All Single Tickets are available online, by phone at (202) 393-3939, and via email at tickets@woollymammoth.net. 

Patrons who are 30-years-old and younger may, at any time, purchase Section C tickets for $20 to any performance. There are also discounts available for educators, first responders, and active U.S. military personnel, spouses, and veterans. More information is available at woollymammoth.net. 

COVID SAFETY

Entrance to any event at Woolly Mammoth requires proof of vaccination or, for those who are not vaccinated, proof of a negative COVID-19 PCR test taken within 72 hours of the event start time. Guests may show physical or digital proof of their health status. Masks must also be worn at all times while in the building.

SCHEDULE OF ACCESSIBLE PERFORMANCES FOR TEENAGE DICK

Open-captioned performances feature permanently visible, on-screen text description that displays dialogue, identifies speakers, and describes other relevant sounds. 

September 29, 2021: Performance at 8 pm
October 6, 2021: Performance at 8 pm
October 8, 2021: Performance at 8 pm
October 13, 2021: Performance at 8 pm

ASL-interpreted performances feature interpreters placed inside the theater who translate to the audience what the actors are saying and expressing. 

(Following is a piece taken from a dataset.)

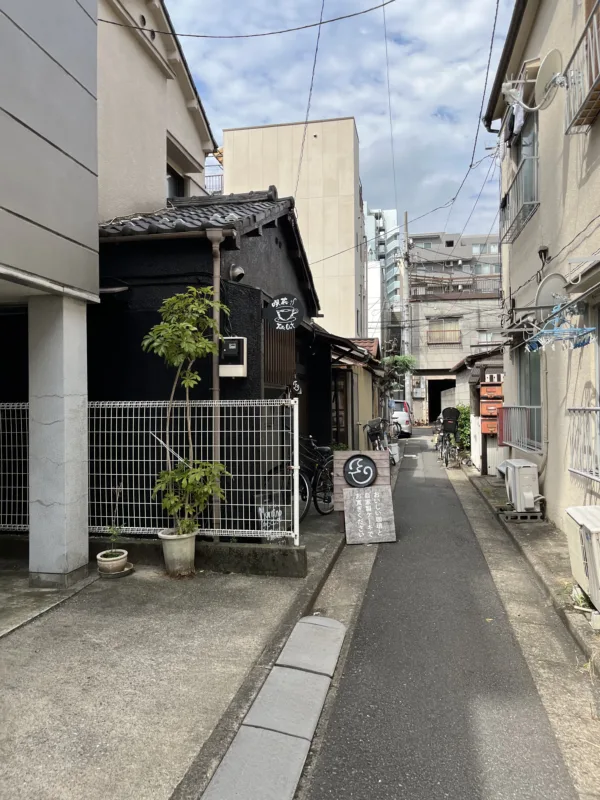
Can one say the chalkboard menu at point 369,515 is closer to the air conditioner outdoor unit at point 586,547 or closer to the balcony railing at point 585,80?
the air conditioner outdoor unit at point 586,547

October 2, 2021: Performance at 3 pm 
October 2, 2021: Performance at 8 pm

Audio-described performances feature live narration interspersed with the actors’ dialogue used to provide information surrounding key visual elements. 

October 15, 2021: Performance at 8 pm
October 17, 2021: Performance at 7 pm

Assistive Listening Devices are available for all performances. Transmitters and accompanying headsets and ear speakers are available at the Box Office. 

ABOUT WOOLLY

Woolly Mammoth creates badass theater that highlights the stunning, challenging, and tremendous complexity of our world. For over 40 years, Woolly has maintained a high standard of artistic rigor while simultaneously daring to take risks, innovate, and push beyond perceived boundaries. Co-led by Artistic Director Maria Manuela Goyanes and Managing Director Emika Abe, Woolly is located in Washington, DC, equidistant from the Capitol Building and the White House. This unique location influences Woolly’s investment in actively working toward an equitable, participatory, and creative democracy.

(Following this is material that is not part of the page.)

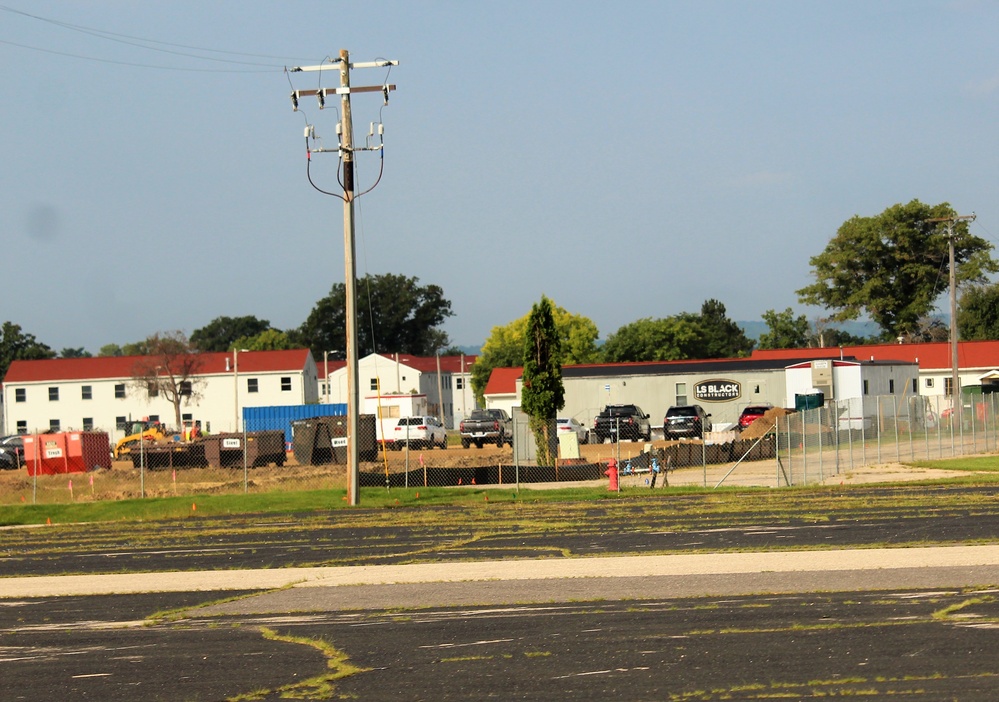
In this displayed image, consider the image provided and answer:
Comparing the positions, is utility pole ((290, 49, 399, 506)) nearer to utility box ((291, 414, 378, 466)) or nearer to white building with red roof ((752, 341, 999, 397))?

One of the few remaining theaters in the country to maintain a company of artists, Woolly serves an essential research and development role within the American theater. Plays premiered here have gone on to productions at hundreds of theaters all over the world and have had lasting impacts on the field. These include the world premiere productions of Danai Gurira’s Eclipsed in 2009, which later went on to be the first Broadway play with a cast and creative team of all Black women; Bruce Norris’ Pulitzer Prize winner Clybourne Park in 2010; and Anne Washburn’s Mr. Burns: a post-electric play in 2012. Woolly produces theater beyond our building by sending productions like Aaron Posner’s Stupid Fucking Bird across the nation and bringing Aleshea Harris’s What to Send Up When It Goes Down to neighborhoods throughout DC. A national tour of Madeline’s Sayet’s Where We Belong will launch in 2021. In addition, Woolly was the first in the DMV to pioneer Pay-What-You-Will tickets, which are now available at every single performance.

Woolly Mammoth acknowledges that the theater stands upon occupied, unceded territory: the ancestral homeland of the Nacotchtank, whose descendants belong to the Piscataway peoples. Furthermore, the foundation of this city, and most of the original buildings in Washington, DC, were funded by the sale of enslaved people of African descent and built by their hands. Understanding that history and context, Woolly values building relationships with neighbors and resident artists in the DMV. Our nationally acclaimed Connectivity Department is one of the ways we accomplish this by linking Woolly to like-minded community organizations in order to generate mutually beneficial impact and power-aware partnerships.